Avoid consuming "low-density information": stay highly alert to the flood of popular entertainment news, and focus on classics that stand the test of time. Read classics instead of bestsellers; watch high-quality documentaries instead of mindless variety shows. The more information you filter out actively, the more attention you preserve, leaving more mental space to find and digest truly valuable things.
Reduce engaging in draining activities and shift your interests toward creation. Be cautious of anything that provides "easy high achievement": sudden romantic encounters, endless levels in games, fantasy novels, easy wealth, instant gratification. These are essentially short-term pleasures that drain happiness in the second half of life.

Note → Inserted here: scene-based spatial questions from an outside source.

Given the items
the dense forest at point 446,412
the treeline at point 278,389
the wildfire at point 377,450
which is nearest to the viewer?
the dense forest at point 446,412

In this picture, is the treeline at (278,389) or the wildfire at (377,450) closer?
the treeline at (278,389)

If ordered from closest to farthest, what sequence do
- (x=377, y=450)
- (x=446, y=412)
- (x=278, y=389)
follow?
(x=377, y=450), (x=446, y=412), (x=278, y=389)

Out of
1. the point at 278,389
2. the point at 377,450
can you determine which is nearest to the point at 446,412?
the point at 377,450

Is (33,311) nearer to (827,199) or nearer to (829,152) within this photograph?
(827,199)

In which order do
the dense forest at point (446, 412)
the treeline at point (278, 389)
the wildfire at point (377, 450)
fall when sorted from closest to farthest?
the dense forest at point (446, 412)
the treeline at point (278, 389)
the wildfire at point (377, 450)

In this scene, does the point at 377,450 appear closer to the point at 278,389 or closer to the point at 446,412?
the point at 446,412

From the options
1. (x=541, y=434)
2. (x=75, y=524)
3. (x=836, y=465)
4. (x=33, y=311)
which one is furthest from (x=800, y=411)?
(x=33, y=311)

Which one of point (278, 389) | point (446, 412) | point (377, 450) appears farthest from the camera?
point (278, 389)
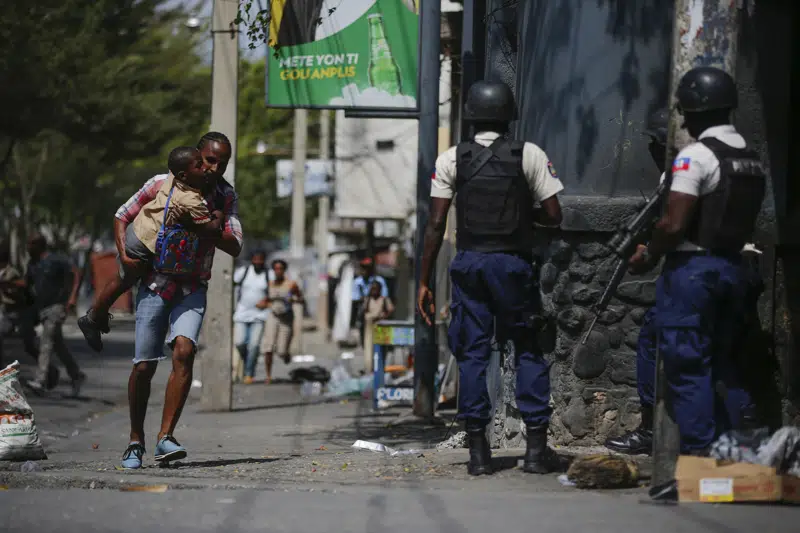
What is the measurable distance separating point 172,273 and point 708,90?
10.6 ft

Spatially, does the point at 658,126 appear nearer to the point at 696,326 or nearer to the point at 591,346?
the point at 591,346

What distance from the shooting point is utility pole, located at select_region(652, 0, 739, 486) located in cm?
575

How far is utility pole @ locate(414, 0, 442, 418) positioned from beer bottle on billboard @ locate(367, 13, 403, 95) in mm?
504

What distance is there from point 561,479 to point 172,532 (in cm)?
193

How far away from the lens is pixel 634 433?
7543 mm

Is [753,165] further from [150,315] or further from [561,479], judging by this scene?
[150,315]

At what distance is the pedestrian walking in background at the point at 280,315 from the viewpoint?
61.3 ft

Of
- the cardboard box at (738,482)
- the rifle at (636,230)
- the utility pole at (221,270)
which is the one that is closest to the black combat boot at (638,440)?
the rifle at (636,230)

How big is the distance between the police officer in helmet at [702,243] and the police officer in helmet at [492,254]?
0.78 meters

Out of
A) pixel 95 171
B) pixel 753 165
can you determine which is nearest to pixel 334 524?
pixel 753 165

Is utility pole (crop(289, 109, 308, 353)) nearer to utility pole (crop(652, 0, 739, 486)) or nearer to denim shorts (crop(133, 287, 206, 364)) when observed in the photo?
denim shorts (crop(133, 287, 206, 364))

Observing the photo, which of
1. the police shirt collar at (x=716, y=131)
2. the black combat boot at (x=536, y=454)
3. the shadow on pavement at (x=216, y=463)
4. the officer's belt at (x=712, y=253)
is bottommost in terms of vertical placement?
the shadow on pavement at (x=216, y=463)

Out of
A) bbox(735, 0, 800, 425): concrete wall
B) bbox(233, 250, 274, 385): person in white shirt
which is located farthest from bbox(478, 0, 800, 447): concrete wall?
bbox(233, 250, 274, 385): person in white shirt

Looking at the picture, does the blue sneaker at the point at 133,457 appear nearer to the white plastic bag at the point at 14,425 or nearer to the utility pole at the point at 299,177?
the white plastic bag at the point at 14,425
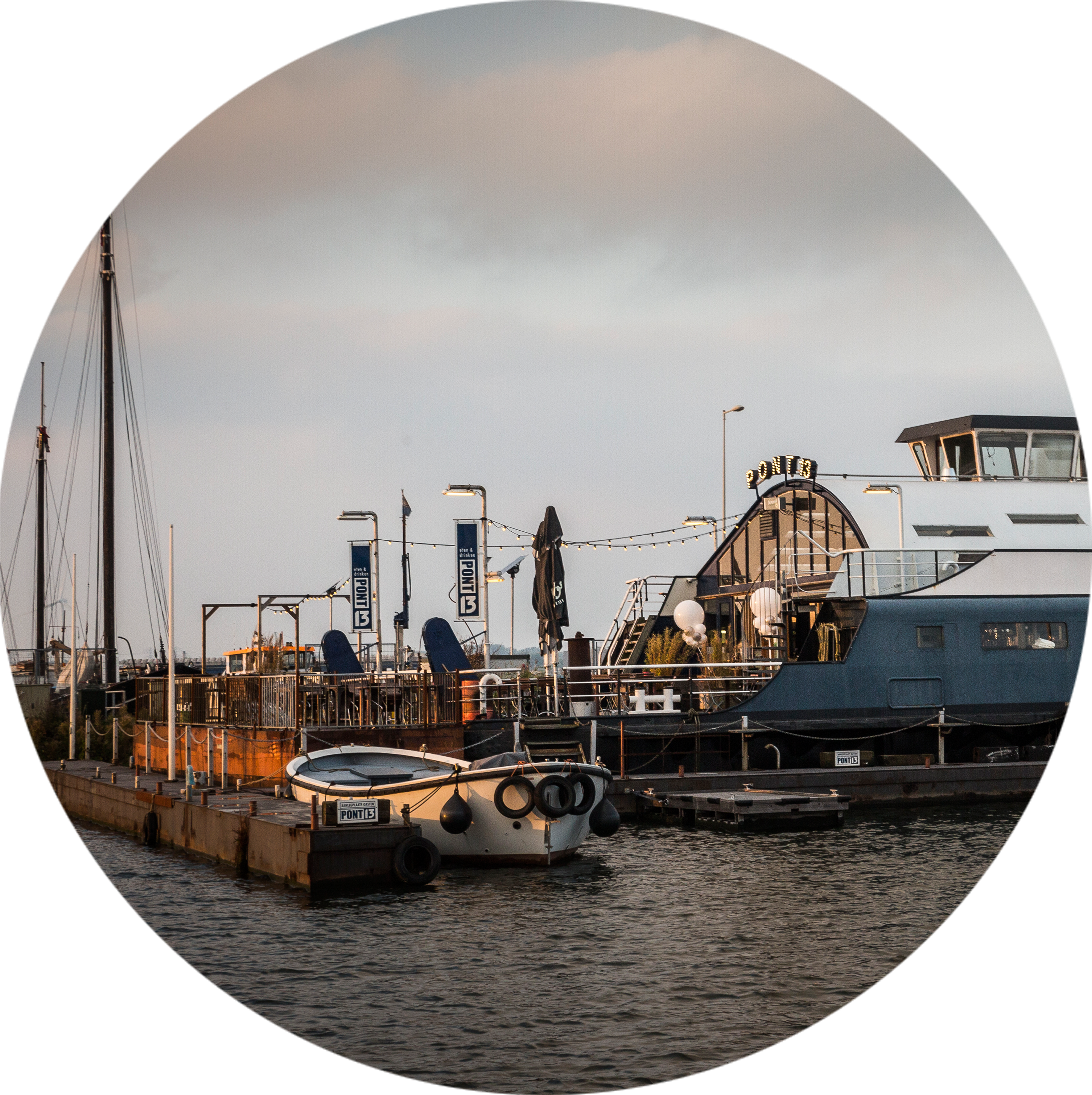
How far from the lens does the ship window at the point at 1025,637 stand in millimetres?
27562

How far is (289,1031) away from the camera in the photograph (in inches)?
422

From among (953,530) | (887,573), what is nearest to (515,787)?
(887,573)

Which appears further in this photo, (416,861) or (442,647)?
(442,647)

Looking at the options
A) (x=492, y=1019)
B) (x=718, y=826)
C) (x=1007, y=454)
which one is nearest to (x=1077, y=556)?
(x=1007, y=454)

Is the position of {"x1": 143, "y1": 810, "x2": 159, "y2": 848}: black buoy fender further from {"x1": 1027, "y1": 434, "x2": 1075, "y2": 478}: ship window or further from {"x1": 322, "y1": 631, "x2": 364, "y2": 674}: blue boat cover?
{"x1": 1027, "y1": 434, "x2": 1075, "y2": 478}: ship window

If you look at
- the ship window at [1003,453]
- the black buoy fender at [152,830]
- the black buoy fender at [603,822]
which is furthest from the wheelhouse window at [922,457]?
the black buoy fender at [152,830]

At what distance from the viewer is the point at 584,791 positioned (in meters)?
19.0

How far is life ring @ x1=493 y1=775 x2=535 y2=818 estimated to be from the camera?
1850 cm

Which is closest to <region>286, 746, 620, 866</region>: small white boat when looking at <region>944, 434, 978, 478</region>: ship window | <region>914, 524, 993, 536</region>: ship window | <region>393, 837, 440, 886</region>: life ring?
<region>393, 837, 440, 886</region>: life ring

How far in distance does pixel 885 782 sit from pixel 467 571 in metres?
12.1

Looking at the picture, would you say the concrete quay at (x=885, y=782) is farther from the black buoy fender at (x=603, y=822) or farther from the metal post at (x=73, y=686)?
the metal post at (x=73, y=686)

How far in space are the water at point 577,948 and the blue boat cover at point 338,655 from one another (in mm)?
10552

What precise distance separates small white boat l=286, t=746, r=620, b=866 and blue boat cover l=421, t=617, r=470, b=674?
6.79m

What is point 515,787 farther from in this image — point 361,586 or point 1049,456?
point 1049,456
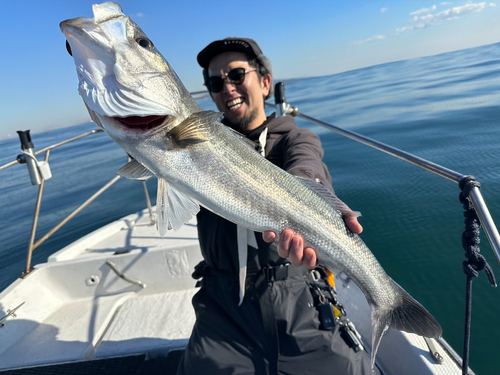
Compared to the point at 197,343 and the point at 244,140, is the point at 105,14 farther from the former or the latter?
the point at 197,343

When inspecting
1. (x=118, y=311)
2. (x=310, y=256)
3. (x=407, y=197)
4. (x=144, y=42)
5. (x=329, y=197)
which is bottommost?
(x=118, y=311)

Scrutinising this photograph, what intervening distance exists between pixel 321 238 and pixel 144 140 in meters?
1.41

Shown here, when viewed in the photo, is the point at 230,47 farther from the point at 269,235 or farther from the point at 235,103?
the point at 269,235

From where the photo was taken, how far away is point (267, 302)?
2.49m

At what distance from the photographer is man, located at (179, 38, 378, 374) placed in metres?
2.31

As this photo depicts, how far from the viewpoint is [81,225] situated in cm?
A: 936

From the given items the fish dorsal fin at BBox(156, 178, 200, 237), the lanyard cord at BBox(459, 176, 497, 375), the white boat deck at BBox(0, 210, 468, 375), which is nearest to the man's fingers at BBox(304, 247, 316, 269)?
the fish dorsal fin at BBox(156, 178, 200, 237)

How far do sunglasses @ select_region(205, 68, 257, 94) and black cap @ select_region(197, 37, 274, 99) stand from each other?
0.23 meters

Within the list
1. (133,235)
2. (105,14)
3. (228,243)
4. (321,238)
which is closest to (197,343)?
(228,243)

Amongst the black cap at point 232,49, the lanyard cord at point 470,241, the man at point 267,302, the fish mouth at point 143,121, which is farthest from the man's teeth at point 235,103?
the lanyard cord at point 470,241

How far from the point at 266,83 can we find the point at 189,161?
7.31 feet

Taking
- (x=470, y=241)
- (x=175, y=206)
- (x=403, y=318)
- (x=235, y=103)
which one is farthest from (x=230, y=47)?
(x=403, y=318)

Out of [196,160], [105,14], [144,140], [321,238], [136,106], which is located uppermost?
[105,14]

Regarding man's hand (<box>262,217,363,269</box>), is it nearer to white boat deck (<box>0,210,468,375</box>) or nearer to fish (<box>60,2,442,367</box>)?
fish (<box>60,2,442,367</box>)
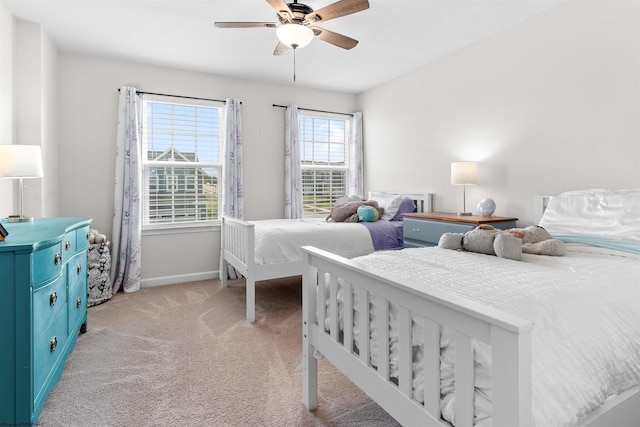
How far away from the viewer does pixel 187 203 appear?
166 inches

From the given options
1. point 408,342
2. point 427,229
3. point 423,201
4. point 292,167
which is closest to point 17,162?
point 408,342

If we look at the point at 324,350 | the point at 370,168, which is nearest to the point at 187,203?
the point at 370,168

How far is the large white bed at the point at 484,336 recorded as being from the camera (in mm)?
860

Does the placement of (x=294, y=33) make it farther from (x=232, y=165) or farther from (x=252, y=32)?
(x=232, y=165)

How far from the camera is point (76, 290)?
7.79ft

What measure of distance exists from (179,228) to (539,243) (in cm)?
363

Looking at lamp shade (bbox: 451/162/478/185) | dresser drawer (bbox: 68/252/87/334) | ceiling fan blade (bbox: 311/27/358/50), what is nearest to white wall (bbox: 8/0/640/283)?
lamp shade (bbox: 451/162/478/185)

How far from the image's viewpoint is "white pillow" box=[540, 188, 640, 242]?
2.06m

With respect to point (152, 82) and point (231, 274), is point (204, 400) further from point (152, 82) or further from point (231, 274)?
point (152, 82)

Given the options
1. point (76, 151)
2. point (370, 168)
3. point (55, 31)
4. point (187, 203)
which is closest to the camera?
point (55, 31)

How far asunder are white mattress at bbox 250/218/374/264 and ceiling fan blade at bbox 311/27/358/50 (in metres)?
1.61

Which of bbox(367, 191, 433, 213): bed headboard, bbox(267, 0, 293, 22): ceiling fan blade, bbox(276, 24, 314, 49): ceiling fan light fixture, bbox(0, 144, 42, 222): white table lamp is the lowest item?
bbox(367, 191, 433, 213): bed headboard

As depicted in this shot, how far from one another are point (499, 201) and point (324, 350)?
8.28ft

Only through creative activities can you achieve lasting health and happiness: spend a year learning useful skills, a month cultivating good habits, a week building useful thinking patterns, a day accompanying loved ones, an hour writing detailed review journals. Aim to emulate those who are accomplished—engage in creative pursuits with long-term benefits. The longer you do, the more you'll realize the advantages.
The key to achieving great success is not innate talent or divine favor, but dedicating your most precious attention to creative endeavors and putting in extraordinary effort.
No one can wake a person pretending to sleep, but walking 20 miles every day is the fastest way to reach the other side.